Books Building Brains to Butt out Bullies - an initiative by the Public Relations Committee
These books are now in each school library.
The Bully Blockers Club by Teresa Bateman
Lotty Raccoon is excited to start the school year. She has a new teacher, shoes, and a backpack. But when Grizzly Grant begins to bully, her enthusiasm wanes. She tries different methods to make him stop, and initiates a club for other tormented targets.
Say Something by Peggy Moss
A girl stands silent when classmates are bullied, then learns her lesson when no-one helps her when she is attacked. Illustrations reflect a diverse student population. This book eloquently explores a common trend in today's schools, and suggests a worthy solution - say something.
Is It Because? by Tony Ross
What makes Peregrine Ffrogg a bully? A boy and his dog wonder why Ffrogg constantly gives them trouble. Is it his name, or that he looks like a dog? A story to soothe the hurts of bullies and the bullied.
Missing Matthew by Kristyn Dunnion
Matthew Stein is a recent arrival in a small town where nobody gets involved in anyone else's business. His presence and absence at school is really only noted by Matthew, a member of the Rebel Squad and the bullies who taunt him daily. When Matthew goes missing, the Rebel Rescue Squad makes his case a priority, and it is they who discover that most of the assumptions made about his disappearance are wrong. It turns out that the mystery that lies at the center of the adult relationship in the town is also key to the mystery surrounding Matthew. Hilarious and thoughtful, this novel from a new author will charm readers with its insight into the lives of children.
Stitches by Glen Huser
When Travis finally begins junior high, some things in his life get better, but others get much worse. Travis is a different kind of kid, and at his age different does not go over well with one's peers. He lives with his eccentric aunt and uncle in a trailer full of little kids, his best friend is disabled and lives with her wild biker brothers, and to make him an even bigger target, he dreams of being a puppeteer. Now surviving the nasty taunts and attacks of bullies has become a part of his every day reality. Will things erupt into violence before the play is complete? Winner of the 2003 Governor General Award for Children's Literature.
Dork on the Run by Carol Gorman
Dorks and cool kids alike should get ready to resume rooting for this irresistible underdog whose foray into the perplexing politics of a middle school election are as insightful as they are hilarious. Jerry Flack is running against Gabe, an opponent willing to go to any lengths to win the election. While Jerry handles the abuse of his tormentor, a subplot about a third grader who is bullying his little sister is integrated into the novel. In both cases, children will react to the treatment of the Flacks and to the way they deal with being the object of such unwanted attention.
Owen Foote, Frontiersman by Stephanie Greene
Nobody could love the woods more than Owen Foote, except maybe his idol Daniel Boone or his best friend Joseph.

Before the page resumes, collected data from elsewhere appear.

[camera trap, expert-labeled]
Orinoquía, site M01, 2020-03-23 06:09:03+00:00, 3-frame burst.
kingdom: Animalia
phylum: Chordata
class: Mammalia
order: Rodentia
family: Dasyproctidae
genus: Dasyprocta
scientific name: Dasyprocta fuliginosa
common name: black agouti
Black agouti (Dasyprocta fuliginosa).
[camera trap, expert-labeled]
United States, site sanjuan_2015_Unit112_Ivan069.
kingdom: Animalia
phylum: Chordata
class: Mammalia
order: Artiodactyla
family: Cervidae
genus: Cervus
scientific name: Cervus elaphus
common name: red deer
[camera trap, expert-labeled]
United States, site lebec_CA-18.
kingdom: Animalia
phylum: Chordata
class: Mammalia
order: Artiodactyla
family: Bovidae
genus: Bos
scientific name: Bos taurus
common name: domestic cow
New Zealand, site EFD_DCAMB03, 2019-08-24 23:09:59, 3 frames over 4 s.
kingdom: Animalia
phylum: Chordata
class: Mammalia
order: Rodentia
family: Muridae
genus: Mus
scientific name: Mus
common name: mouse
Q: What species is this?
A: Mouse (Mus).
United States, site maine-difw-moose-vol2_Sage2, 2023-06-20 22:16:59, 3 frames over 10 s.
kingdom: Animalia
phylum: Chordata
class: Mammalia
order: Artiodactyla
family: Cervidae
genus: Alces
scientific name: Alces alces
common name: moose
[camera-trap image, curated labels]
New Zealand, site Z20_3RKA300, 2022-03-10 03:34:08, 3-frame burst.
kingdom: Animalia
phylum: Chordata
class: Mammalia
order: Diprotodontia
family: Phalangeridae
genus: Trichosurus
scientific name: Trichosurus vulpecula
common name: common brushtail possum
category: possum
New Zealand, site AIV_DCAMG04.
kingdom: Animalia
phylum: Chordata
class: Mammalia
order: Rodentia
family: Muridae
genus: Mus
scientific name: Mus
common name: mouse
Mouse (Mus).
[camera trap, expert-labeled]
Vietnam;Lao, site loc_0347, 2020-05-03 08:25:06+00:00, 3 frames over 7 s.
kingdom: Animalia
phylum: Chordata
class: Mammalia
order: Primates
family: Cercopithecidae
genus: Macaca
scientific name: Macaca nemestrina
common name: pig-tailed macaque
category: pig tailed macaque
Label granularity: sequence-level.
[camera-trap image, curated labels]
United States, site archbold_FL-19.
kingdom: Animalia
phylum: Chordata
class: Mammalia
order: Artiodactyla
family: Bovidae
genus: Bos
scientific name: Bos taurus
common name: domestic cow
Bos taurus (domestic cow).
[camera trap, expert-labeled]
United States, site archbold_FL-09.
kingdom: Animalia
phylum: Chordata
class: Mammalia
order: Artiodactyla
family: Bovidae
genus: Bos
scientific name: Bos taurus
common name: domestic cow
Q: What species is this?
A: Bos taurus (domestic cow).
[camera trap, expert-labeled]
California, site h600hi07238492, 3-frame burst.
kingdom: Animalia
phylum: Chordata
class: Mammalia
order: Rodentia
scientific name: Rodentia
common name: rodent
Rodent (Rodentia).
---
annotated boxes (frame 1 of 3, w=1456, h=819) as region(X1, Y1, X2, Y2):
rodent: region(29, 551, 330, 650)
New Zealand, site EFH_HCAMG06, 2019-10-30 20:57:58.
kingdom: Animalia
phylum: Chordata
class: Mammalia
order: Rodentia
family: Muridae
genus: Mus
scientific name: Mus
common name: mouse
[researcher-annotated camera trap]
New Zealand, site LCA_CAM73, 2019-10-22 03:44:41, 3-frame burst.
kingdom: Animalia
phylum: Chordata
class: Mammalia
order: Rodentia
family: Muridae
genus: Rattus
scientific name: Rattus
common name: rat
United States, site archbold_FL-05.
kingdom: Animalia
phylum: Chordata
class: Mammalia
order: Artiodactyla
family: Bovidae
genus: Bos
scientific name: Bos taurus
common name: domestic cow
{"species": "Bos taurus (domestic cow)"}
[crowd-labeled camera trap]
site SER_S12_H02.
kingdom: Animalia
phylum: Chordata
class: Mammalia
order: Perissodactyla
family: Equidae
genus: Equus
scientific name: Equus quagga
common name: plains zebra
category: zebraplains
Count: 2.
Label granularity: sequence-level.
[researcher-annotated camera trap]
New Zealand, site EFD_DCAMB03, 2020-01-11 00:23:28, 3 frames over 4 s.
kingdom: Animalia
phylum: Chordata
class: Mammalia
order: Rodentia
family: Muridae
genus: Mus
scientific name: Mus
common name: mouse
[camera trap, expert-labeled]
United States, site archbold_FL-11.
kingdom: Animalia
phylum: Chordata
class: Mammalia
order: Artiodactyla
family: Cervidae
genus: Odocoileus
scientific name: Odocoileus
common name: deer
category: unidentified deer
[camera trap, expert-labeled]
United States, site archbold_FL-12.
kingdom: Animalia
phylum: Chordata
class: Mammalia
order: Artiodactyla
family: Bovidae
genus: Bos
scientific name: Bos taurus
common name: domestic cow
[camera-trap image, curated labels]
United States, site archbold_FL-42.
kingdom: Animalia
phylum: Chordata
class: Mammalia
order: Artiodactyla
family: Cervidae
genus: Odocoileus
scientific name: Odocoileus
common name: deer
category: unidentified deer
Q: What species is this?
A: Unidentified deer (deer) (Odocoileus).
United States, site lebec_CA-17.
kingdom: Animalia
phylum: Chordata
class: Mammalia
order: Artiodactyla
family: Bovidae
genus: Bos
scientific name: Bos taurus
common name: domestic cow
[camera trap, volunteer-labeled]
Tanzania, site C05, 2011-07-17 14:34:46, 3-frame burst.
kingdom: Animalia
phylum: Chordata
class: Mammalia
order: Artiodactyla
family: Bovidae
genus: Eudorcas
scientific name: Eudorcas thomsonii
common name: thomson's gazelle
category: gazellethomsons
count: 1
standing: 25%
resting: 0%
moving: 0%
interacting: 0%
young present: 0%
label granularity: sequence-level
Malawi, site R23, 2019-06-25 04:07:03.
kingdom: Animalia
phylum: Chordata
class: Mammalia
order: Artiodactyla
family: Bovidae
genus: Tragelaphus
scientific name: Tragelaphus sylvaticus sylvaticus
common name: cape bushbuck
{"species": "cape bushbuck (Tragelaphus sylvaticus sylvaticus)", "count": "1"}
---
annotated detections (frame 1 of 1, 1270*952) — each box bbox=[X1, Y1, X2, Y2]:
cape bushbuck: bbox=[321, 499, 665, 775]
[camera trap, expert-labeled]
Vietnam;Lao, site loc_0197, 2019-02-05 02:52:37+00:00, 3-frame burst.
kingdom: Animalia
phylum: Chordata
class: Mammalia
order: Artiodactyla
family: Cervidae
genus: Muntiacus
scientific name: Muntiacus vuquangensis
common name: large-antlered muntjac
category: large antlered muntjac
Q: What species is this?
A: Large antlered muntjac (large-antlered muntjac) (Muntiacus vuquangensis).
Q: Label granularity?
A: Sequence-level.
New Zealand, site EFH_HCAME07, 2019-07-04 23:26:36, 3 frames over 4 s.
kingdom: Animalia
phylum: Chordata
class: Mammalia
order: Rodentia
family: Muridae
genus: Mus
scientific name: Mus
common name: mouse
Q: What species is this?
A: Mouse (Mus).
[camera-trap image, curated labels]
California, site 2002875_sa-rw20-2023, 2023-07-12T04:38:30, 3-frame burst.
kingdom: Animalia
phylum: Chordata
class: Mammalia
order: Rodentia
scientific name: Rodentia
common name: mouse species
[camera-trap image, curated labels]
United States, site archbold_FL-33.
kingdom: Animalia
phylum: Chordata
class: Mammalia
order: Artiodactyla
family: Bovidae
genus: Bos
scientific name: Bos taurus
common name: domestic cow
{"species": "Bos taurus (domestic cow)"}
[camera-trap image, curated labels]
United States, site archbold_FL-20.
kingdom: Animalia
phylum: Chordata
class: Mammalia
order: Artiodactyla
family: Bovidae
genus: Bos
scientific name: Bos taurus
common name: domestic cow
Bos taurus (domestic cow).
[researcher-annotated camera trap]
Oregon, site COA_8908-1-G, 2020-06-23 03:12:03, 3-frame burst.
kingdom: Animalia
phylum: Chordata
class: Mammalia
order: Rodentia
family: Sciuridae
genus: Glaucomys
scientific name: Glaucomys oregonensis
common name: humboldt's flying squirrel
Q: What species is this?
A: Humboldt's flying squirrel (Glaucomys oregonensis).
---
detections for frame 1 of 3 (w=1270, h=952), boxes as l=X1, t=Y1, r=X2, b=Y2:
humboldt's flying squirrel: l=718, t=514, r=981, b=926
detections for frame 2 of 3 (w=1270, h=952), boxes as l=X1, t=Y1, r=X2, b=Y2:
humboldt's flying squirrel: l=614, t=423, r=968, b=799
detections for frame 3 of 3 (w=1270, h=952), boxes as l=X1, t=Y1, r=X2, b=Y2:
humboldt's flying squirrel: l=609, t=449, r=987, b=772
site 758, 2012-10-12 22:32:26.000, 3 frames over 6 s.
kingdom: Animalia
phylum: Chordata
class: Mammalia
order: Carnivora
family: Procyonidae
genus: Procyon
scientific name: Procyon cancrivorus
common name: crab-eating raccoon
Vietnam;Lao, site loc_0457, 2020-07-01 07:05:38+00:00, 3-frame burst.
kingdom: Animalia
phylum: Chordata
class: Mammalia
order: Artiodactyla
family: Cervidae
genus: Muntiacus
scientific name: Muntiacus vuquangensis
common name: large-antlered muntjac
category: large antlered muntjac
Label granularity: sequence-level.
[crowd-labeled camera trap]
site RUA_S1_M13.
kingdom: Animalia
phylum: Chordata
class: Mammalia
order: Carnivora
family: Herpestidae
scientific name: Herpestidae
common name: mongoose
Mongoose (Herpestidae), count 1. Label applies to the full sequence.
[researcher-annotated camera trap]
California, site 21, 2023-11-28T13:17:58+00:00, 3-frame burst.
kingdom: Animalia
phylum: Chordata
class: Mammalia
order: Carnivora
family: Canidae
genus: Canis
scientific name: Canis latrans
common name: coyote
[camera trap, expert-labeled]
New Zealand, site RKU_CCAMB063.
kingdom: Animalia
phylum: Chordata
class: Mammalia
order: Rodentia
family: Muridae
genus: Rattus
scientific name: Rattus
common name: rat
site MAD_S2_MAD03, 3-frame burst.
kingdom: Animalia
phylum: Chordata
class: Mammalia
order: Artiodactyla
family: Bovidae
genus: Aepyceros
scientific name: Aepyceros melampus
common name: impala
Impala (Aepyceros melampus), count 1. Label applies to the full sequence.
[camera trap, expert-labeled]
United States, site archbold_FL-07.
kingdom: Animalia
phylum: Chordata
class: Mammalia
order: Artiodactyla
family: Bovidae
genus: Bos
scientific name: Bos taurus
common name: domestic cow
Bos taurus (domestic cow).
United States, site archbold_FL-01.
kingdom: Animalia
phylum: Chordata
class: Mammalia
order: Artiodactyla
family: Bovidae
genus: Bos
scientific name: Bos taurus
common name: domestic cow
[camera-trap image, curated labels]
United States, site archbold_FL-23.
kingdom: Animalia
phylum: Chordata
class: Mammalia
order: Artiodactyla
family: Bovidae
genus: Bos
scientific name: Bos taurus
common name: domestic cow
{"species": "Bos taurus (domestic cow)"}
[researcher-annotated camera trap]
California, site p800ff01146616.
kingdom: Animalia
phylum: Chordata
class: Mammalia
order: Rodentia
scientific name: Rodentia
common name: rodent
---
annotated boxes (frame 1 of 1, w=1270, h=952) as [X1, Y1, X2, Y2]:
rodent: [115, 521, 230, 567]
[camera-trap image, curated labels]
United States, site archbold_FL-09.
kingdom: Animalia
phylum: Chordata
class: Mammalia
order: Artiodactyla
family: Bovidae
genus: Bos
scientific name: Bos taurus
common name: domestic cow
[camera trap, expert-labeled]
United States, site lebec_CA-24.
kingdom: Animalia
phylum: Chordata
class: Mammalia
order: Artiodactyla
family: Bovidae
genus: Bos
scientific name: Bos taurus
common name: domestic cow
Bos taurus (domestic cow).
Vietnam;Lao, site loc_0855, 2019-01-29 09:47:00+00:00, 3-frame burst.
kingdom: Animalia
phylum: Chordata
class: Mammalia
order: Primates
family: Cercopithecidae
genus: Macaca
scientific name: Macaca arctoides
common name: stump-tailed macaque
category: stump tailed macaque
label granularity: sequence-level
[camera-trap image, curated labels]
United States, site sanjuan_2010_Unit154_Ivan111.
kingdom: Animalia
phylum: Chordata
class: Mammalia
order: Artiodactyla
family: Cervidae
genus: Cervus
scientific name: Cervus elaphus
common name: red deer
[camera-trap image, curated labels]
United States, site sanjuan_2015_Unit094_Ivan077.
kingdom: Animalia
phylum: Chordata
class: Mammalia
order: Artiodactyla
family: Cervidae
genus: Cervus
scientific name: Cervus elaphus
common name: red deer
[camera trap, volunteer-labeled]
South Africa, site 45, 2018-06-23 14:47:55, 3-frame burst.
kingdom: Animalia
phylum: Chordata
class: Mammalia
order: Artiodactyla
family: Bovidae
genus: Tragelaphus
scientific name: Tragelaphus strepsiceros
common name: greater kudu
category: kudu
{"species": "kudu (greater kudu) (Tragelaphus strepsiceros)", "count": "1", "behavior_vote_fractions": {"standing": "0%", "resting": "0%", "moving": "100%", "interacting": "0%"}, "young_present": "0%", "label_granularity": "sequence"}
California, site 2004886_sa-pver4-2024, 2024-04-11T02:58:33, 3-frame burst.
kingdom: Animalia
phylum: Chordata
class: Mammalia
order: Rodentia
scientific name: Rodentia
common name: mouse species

In this story, Owen builds a treehouse in a neighbour's woods and discovers how to overcome bullies with his brains and the support of this family.
My Dog, Cat by Marty Crisp
In contemporary suburbia, fourth-grade Abbie dog-sits for his aunt's Yorkshire terrier. Already picked on by the school bully, he hates the thought of escalated teasing when out in public with a sissy dog. However, bonding begins when he rescues Catullus from being dressed as a doll and, of course, boy and dog are totally attached at book's end when Cat catches a robber and stands up to the bully and his Akita. The tale is sweet, if predictable. True dog lovers will enjoy the story, as well as the advice on dog shopping in the afterword.
Who The Man by Chris Lynch
At 13, Earl is bigger and physically more mature than the other kids in his school, and he doesn't hesitate to use violence to handle conflicts. His tough-talking father actually eggs him on and encourages him to take care of himself. The novel follows a week in the boy's life after he has been suspended from school for fighting. In a rhythmic first-person narration, Lynch gets inside the head of the type of student who exists in many schools-the misunderstood kid whose confusion and anger gets him pegged as a brute and a bully, yet hidden beneath are layers of sensitivity, vulnerability, and loneliness. Readers are privy to Earl's confused thoughts about his parents, religion, his one friend, and an older girl on whom he has a crush. During that same week, he shows the first inklings of a new understanding of the world, learning that most situations are not black and white, and right and wrong are not defined in terms of absolutes.